The company rarely ships a full redesign from a fan render, but it does absorb individual ideas. The Feed-free Widgets option in the EEA was a direct response to regulatory pressure—and it proves that removing the feed is technically trivial. The question is whether Microsoft will offer it globally without being forced.
Outlook: What to Watch For
Microsoft is walking a tightrope. The Copilot+ PC push, launched in May 2024, ties AI deeply to Windows, and Redmond wants consumers to see AI as a reason to upgrade. That ambition sits awkwardly with concepts that hide AI away. Yet the same company has been incrementally expanding Start menu customization—24H2 added grid vs. list view options and let you pin more apps—and insider builds have tested flighted Widgets behavior changes.

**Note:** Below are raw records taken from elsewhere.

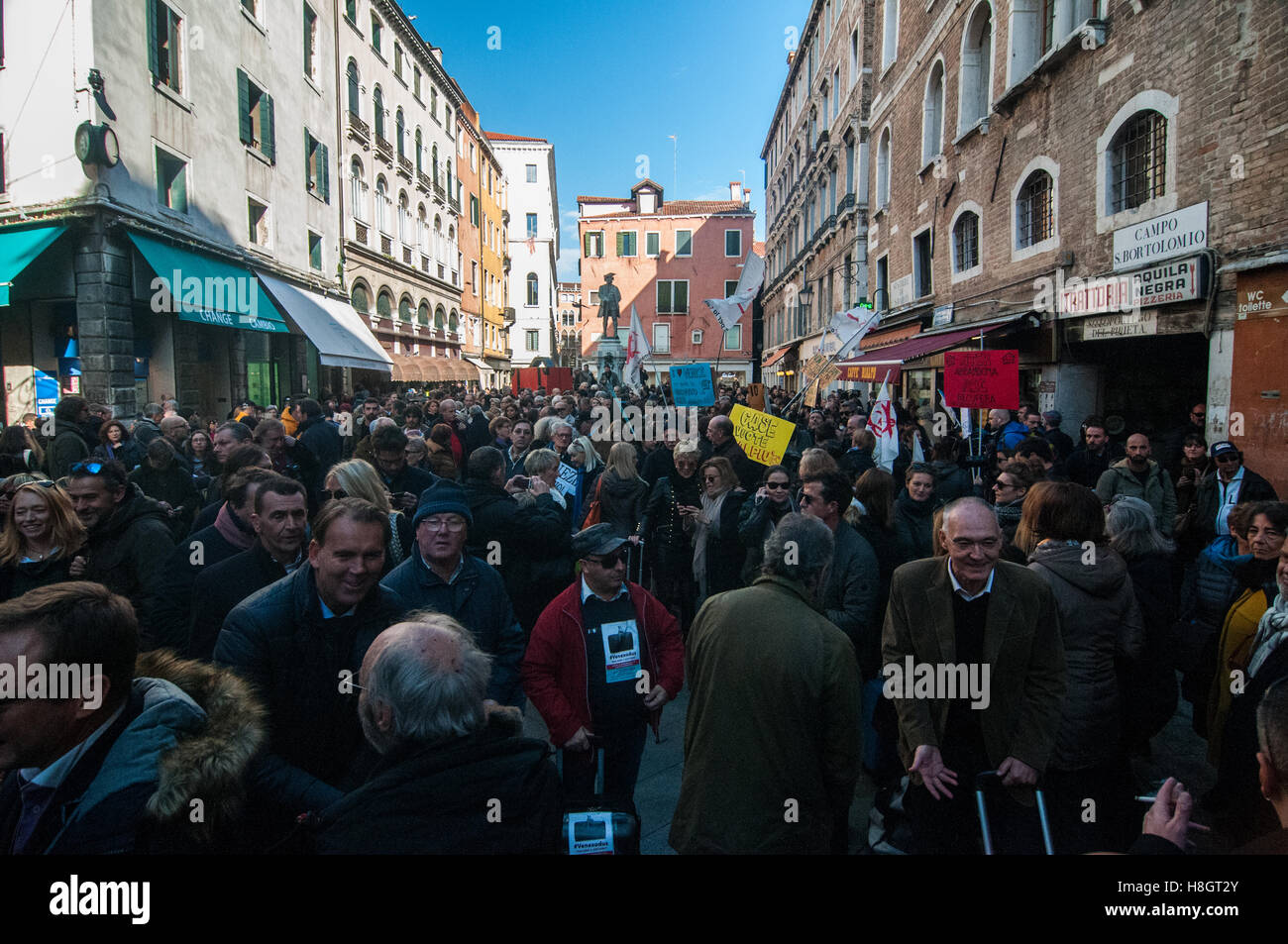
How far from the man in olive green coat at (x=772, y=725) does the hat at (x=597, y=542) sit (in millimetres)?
740

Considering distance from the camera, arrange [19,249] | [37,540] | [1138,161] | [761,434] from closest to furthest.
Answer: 1. [37,540]
2. [761,434]
3. [1138,161]
4. [19,249]

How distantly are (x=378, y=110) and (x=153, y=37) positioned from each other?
14535mm

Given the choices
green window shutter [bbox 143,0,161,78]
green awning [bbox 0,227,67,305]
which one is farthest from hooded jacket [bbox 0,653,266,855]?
green window shutter [bbox 143,0,161,78]

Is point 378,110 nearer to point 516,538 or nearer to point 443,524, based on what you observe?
point 516,538

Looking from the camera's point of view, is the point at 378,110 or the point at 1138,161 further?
the point at 378,110

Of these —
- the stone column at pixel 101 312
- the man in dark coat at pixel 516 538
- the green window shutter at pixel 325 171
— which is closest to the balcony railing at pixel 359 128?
the green window shutter at pixel 325 171

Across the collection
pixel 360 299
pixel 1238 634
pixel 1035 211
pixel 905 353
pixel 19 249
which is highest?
pixel 360 299

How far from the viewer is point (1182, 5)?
338 inches

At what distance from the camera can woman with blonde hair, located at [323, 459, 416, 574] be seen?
410 cm

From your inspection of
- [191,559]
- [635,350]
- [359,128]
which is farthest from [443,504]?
[359,128]

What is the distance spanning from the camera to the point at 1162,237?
899 cm

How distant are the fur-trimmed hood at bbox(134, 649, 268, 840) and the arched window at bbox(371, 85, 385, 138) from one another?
29437 millimetres

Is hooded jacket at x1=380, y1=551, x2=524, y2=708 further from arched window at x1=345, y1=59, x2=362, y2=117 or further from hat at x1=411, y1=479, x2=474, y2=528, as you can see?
arched window at x1=345, y1=59, x2=362, y2=117
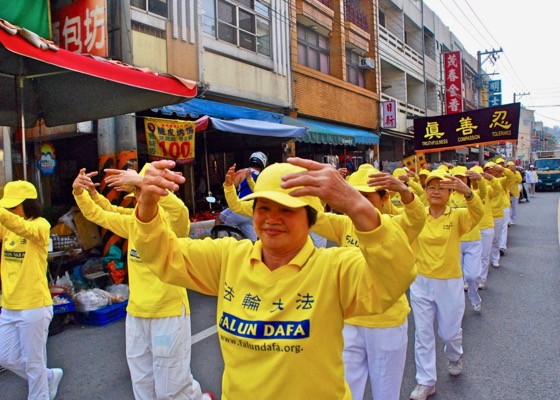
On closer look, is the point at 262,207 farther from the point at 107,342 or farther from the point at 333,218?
the point at 107,342

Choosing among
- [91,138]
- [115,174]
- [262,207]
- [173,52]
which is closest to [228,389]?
[262,207]

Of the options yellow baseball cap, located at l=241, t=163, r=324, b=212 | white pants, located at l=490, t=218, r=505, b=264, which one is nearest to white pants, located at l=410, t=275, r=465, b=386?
yellow baseball cap, located at l=241, t=163, r=324, b=212

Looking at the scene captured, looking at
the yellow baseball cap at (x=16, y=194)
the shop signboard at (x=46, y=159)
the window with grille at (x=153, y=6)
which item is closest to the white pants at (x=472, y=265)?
the yellow baseball cap at (x=16, y=194)

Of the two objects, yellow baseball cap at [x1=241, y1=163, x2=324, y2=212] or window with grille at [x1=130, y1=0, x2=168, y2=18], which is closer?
yellow baseball cap at [x1=241, y1=163, x2=324, y2=212]

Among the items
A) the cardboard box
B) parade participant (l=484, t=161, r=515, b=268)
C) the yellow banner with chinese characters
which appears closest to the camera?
the cardboard box

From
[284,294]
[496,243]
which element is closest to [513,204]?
[496,243]

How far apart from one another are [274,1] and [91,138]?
7544 mm

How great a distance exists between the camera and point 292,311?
1783mm

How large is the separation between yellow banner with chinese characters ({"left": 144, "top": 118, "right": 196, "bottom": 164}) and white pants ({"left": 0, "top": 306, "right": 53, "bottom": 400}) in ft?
14.1

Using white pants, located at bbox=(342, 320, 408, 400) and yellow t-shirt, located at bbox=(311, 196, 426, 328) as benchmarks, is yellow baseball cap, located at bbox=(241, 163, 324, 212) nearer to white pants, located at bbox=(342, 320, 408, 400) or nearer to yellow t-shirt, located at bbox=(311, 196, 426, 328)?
yellow t-shirt, located at bbox=(311, 196, 426, 328)

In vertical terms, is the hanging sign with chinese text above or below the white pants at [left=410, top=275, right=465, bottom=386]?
above

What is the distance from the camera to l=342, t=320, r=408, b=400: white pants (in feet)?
9.98

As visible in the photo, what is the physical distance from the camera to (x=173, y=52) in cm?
1001

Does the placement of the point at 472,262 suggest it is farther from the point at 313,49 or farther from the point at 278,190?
the point at 313,49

The most plausible path isn’t Aryaputra’s full design. It’s a gradual adoption of its principles: a toggle to remove the Recommended heading, a global “no feed” Widgets setting, a modular taskbar that ships defaulting to minimal, and a Copilot that learns to stay quiet until you type. Those changes would cost Microsoft some initial engagement metrics but would buy back trust.
For now, the concept succeeds as a design provocation. It tells Microsoft, in high-fidelity pixels, that many users don’t want a desktop that sells—they want a desktop that works, then gets out of the way. If enough people echo that, the next Windows update might just listen.